Hello my love.  It's been a few days.  Not that I'm not always thinking about you, I just don't have a lot to tell you from day to day.  It's been pretty normal.  Just working and coming home and trying to accomplish something.  Generally, I don't.  I had specific plans during my days off and I don't think I accomplished but a couple.  Sweeping, mopping, vacuuming and dishes.  I didn't get your shoes gathered up.  I didn't get the bathroom countertop finished.  I didn't get most things done.

I heard from Discover Card finally.  I think that is everything.  I'm not 100% sure they aren't going to go after something, but I really doubt you have hidden assets, so I don't know that there is anything to worry about.  But, you know me.  I always will worry.

I went to HOA last night.  For some reason, that was giving me anxiety.  I made it through.  I got the proxies out.  They have someone to replace you.  I wanted to knock him off that chair you always sat in, but I didn't.  I know the world needs to keep on moving. 

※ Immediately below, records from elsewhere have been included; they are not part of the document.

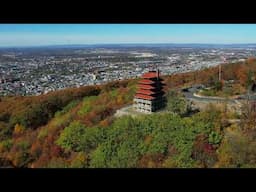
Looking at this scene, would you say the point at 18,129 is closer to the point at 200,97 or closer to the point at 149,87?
the point at 149,87

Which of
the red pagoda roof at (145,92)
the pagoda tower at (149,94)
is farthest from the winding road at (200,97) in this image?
the red pagoda roof at (145,92)

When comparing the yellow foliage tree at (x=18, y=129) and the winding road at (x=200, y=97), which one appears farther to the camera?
the yellow foliage tree at (x=18, y=129)

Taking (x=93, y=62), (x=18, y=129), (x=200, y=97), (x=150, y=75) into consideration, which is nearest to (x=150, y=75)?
(x=150, y=75)

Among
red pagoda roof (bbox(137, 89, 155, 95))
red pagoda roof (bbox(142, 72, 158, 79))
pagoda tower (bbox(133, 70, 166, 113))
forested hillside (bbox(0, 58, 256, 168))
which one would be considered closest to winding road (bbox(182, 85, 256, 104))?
forested hillside (bbox(0, 58, 256, 168))

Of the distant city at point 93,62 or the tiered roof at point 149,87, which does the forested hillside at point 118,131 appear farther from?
the distant city at point 93,62

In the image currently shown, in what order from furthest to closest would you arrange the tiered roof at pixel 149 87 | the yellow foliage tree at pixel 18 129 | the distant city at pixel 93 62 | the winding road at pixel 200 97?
the yellow foliage tree at pixel 18 129 < the winding road at pixel 200 97 < the tiered roof at pixel 149 87 < the distant city at pixel 93 62
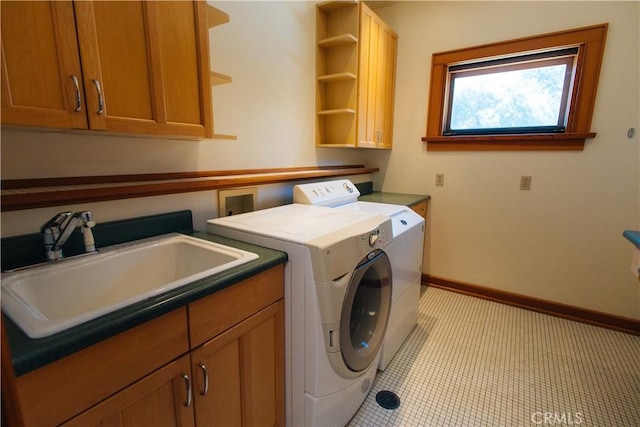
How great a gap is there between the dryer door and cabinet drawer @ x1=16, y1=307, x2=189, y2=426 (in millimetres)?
687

I'm having a hard time deciding whether or not to stay here or to try and find a smaller condo for KayeLynn and I.  The idea of selling just stresses me out, but a new beginning makes it a little easier for me.  And the idea of taking this mortgage back to a 30 year mortgage just makes my heart hurt.  We tried so hard to get it down and the principle was going down so beautifully.  Oh well, such is life.  I'll be paying a mortgage until I die or even longer.

So now we are just hanging in there. 

I hope it's amazing where you are.  You deserve to be in an amazing place.  You were the sweetest man in the land.  I could never stay mad at you - even when I tried.  I love you so much.